Peter Diamandis’ $10 million X Prize bounty sparked a boom in commercial space tourism.
Other Xprizes -
* Google’s Larry Page and Sergey Brin raised $30 million to put a robot on the moon
* Bill and Melinda Gates are sponsoring a better device to detect tuberculosis
* Qualcomm’s Jacobs is helping turn the medical tricorder into reality.
The X Prize Foundation is a mini-industry, with 50 employees. It is holding competitions in education, global development, energy and the environment, life sciences and space and undersea exploration (see box, p. 76). Its board of trustees crackles with celebrities: director James Cameron; Huffington Post cofounder Arianna Huffington; inventors Dean Kamen and Kurzweil; Craig Venter, the entrepreneur and biologist who raced the U.S. government to decode the human genome; Indian billionaire Ratan Tata, who presides over the world’s fifth-largest steel empire; Larry Page; Tesla Auto’s Elon Musk.
Diamandis has taken a personal interest in several companies with an eye on the heavens: Zero Gravity Corp., which offers weightless flights at $5,000 a pop to tourists and researchers; Space Adventures, which books spaceflights; and Rocket Racing League, a (currently) virtual Nascar in the sky.

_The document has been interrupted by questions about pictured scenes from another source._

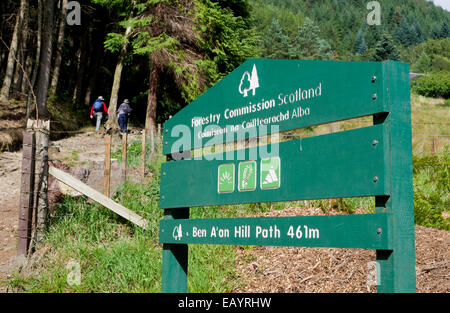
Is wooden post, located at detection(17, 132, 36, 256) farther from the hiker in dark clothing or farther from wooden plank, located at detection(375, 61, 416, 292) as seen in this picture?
the hiker in dark clothing

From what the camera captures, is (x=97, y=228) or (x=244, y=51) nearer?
(x=97, y=228)

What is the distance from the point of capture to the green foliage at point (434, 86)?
56.5 m

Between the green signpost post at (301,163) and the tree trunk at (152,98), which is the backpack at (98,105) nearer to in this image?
the tree trunk at (152,98)

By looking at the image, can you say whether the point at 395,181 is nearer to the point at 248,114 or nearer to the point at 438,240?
the point at 248,114

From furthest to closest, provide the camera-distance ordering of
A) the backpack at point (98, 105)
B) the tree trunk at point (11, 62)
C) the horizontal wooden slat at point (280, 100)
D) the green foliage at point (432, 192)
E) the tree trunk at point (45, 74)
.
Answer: the backpack at point (98, 105), the tree trunk at point (11, 62), the tree trunk at point (45, 74), the green foliage at point (432, 192), the horizontal wooden slat at point (280, 100)

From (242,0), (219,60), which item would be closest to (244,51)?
(219,60)

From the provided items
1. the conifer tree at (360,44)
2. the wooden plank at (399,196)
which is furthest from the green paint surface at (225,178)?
the conifer tree at (360,44)

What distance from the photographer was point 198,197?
140 inches

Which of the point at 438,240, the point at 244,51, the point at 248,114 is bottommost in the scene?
the point at 438,240

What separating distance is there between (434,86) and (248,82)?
2395 inches

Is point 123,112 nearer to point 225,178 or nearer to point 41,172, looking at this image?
point 41,172

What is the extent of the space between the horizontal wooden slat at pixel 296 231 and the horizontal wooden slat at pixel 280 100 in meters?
0.56

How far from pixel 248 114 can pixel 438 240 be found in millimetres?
3728

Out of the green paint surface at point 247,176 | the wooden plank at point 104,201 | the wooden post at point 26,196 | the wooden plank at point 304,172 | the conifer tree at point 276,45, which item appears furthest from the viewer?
the conifer tree at point 276,45
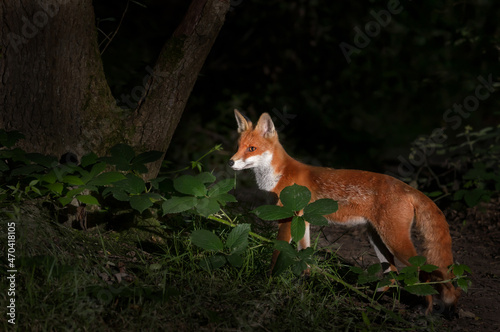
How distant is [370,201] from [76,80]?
2363 mm

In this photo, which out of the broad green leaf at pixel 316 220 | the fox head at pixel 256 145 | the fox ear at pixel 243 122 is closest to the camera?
the broad green leaf at pixel 316 220

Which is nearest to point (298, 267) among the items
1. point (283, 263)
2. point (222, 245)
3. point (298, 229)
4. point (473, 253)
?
point (283, 263)

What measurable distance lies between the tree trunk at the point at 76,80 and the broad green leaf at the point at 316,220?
1.50m

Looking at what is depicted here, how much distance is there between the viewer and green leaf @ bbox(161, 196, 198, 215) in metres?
2.89

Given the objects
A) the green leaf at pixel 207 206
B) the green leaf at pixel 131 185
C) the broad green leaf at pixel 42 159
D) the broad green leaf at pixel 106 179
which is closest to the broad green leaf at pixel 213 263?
the green leaf at pixel 207 206

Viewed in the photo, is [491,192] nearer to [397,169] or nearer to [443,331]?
[397,169]

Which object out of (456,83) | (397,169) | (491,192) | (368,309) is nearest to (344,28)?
(456,83)

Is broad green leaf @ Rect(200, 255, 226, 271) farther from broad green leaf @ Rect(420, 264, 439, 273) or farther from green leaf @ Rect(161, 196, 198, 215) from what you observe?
broad green leaf @ Rect(420, 264, 439, 273)

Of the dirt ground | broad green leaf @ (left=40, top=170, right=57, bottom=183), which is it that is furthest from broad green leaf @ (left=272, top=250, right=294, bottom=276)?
broad green leaf @ (left=40, top=170, right=57, bottom=183)

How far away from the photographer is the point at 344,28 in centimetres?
702

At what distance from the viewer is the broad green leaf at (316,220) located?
9.35 feet

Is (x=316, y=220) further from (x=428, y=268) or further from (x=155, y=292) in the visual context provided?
(x=155, y=292)

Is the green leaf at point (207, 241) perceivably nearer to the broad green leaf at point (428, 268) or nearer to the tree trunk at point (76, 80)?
the tree trunk at point (76, 80)

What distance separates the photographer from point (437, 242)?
126 inches
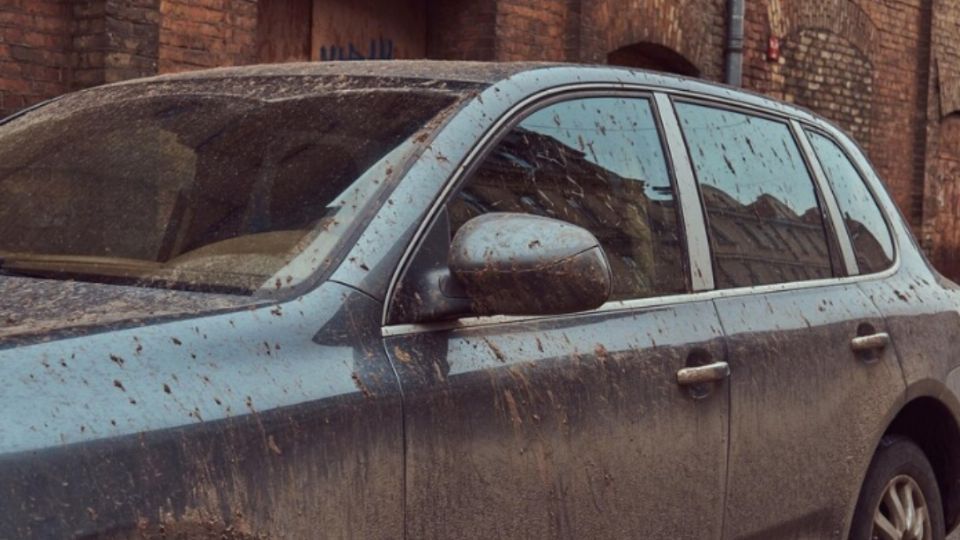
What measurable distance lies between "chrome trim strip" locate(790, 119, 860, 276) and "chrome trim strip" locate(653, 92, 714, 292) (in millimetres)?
756

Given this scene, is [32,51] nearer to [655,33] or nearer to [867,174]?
[867,174]

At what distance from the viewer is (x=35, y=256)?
10.3 feet

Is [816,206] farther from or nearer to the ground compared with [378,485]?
farther from the ground

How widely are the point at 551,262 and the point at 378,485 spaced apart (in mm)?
509

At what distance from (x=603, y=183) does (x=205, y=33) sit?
6.76 m

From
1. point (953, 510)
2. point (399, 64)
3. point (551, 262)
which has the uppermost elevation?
point (399, 64)

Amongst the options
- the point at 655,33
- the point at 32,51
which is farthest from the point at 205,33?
the point at 655,33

His grandest scheme by far: mining precious and rare earth metals on asteroids, where trillions of dollars are just waiting to be made.
The idea isn’t new. Many wandering rocks get close to Earth; last November a 400-meter-wide example passed within a mere 201,000 miles of us. Then what? Some asteroids might be slowed and eased into orbit near Earth, perhaps with giant harpoons or rotating screws that burrow into the surface. Once secure, machines might conduct surface mining, cut, crush or vaporize rock.
Diamandis is not publicly providing specifics yet.